Referring to Fig. 3, the insulating core 12 may have throughbores 20 and 20' . Although a plurality of throughbores 20 is illustrated in Fig. 1, it is considered to provide one or more of the throughbores 20 along the construction block 10. The throughbores 20 are equidistantly spaced along the longitudinal axis of the construction block 10. As shown in Figs. 3 and 6, a pair of the throughbores 20' may be side by side in a thickness direction of the construction block 10 near the ends thereof.
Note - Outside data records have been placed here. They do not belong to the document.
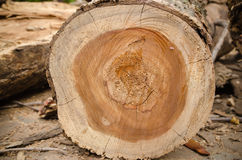 tree that was being cut. Royalty Free Stock Photos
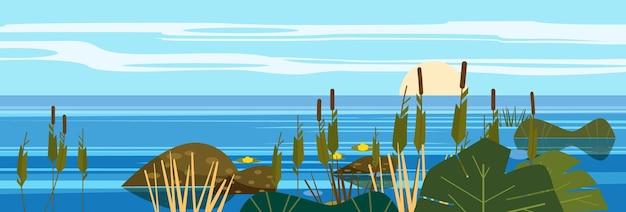 Beau paysage mer lac pierres roseaux flore roches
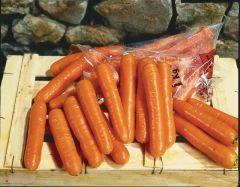 Bolero (Carrot/Berlicum/pellets)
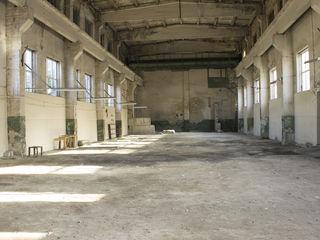 Сдаю в аренду помещния под склад  560 кв 3 евро /м2 мuncești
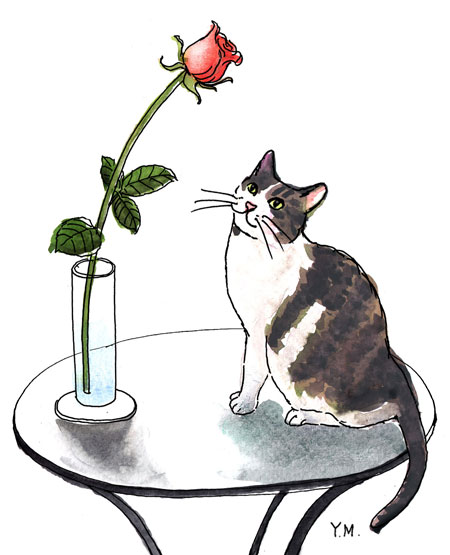 a rose and a cat by Yukié Matsushita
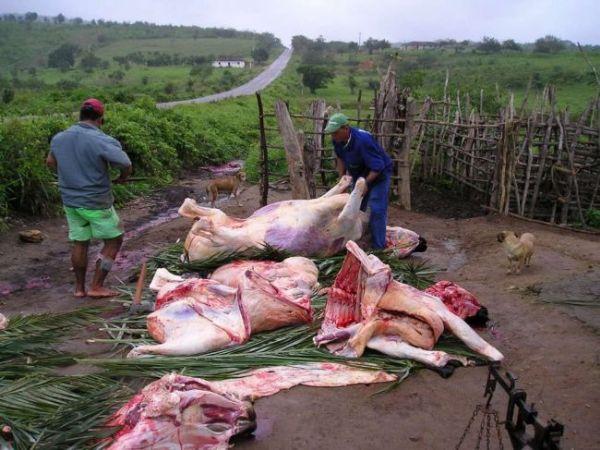 MPF investiga MT por manter abatedouros clandestinos de gado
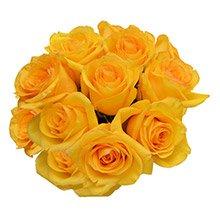 Buquê Surpresa de Rosas Amarelas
As will be described hereinafter, the pair of throughbores 20' may be used in base construction blocks 10 to level the construction blocks 10 relative to the ground.

An upper surface of the insulating core 12 is provided with a raised longitudinal portion 22. The raised longitudinal portion 22 is shown having a generally flat top surface 22A, and sloping edge surfaces 22B, although any other appropriate shape is considered. Shoulders 22C are provided for each sloping edge surface 22B, and may be parallel to the flat top surface 22A, or sloping toward the respective shells 13. On the undersurface of the insulating core 12, there is defined a complementary shape to that of the top, for mating engagement when blocks 10 are mounted one atop the other, in the manner shown in Fig. 4. Hence, a longitudinal channel 23 is centrally located in the insulating core 12 of the block 10, to receive therein the raised longitudinal portion 22 of block 10 upon which it will be seated. Accordingly, when construction blocks 10 are installed one on the other, the raised longitudinal portion 22 of a bottom construction block 10 is mated with the channel 23 of a top construction block 10. By this mating engagement, the insulating cores 12 are aligned one on top of the other, and can move along one another in translation, before being fixed with rods, grout, etc.
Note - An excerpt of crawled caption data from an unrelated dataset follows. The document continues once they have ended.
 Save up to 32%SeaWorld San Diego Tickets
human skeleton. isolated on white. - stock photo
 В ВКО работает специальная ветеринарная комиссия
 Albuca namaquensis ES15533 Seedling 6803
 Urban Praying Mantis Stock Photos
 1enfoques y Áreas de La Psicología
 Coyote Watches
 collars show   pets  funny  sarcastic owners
As seen concurrently in Figs. 1 and 5, connector slots 24 are defined at ends of the insulating core 12 (one shown in the Figs.) . The connector slots 24 are shown as being substantially vertical and as extending from the raised longitudinal portion 22 to the channel 23, although it is considered to have the connector slots 24 being open to a single one of the raised longitudinal portion 22 and channel 23. The connector slots 24 are shown as having a T-section 25 so as to have a captive portion from a top plan standpoint cooperating with the connectors 14. Moreover, the connector slots 24 may also comprise an L- section 26.

Referring to Fig. 5, blocks 10 are positioned end to end, showing that the T-sections 25 and the L- sections 26 are aligned, and also showing a gap 27A between the T-sections 25 and the L-sections 26. Another gap 27B, exteriorly positioned relative to the L-sections 26, may also be present, for reasons described hereinbelow. The arrangement of T-sections 25, L-sections 26 and gaps 27A/27B is a function of the geometrical section of the connectors 14, whereby the connectors 14 may be slid into engagement therein in the manner shown in Fig. 2, to reach the assembly of Fig. 4.

Referring to Fig. 3, vertical channels 28 may extend through the insulating core 12, on the side of the outer shell 13 A, i.e., on the rain screen side of a wall erected with the construction block 10. The vertical channels 28 are illustrated as being located in the shoulder 22C, thereby defining a vertical channel for water drainage, with the inlet of the channels 28 being lower than the raised longitudinal portion 22. Hence, the raised longitudinal portion 22 forms a step acting as barrier against water infiltration, and the sloping thereof (sloping edge surface 22B) directs water to the vertical channels 28 for drainage. A vertical slot 29 is also concurrently defined by the blocks 10 in end to end connection, for the insertion of deflectors 15 therein.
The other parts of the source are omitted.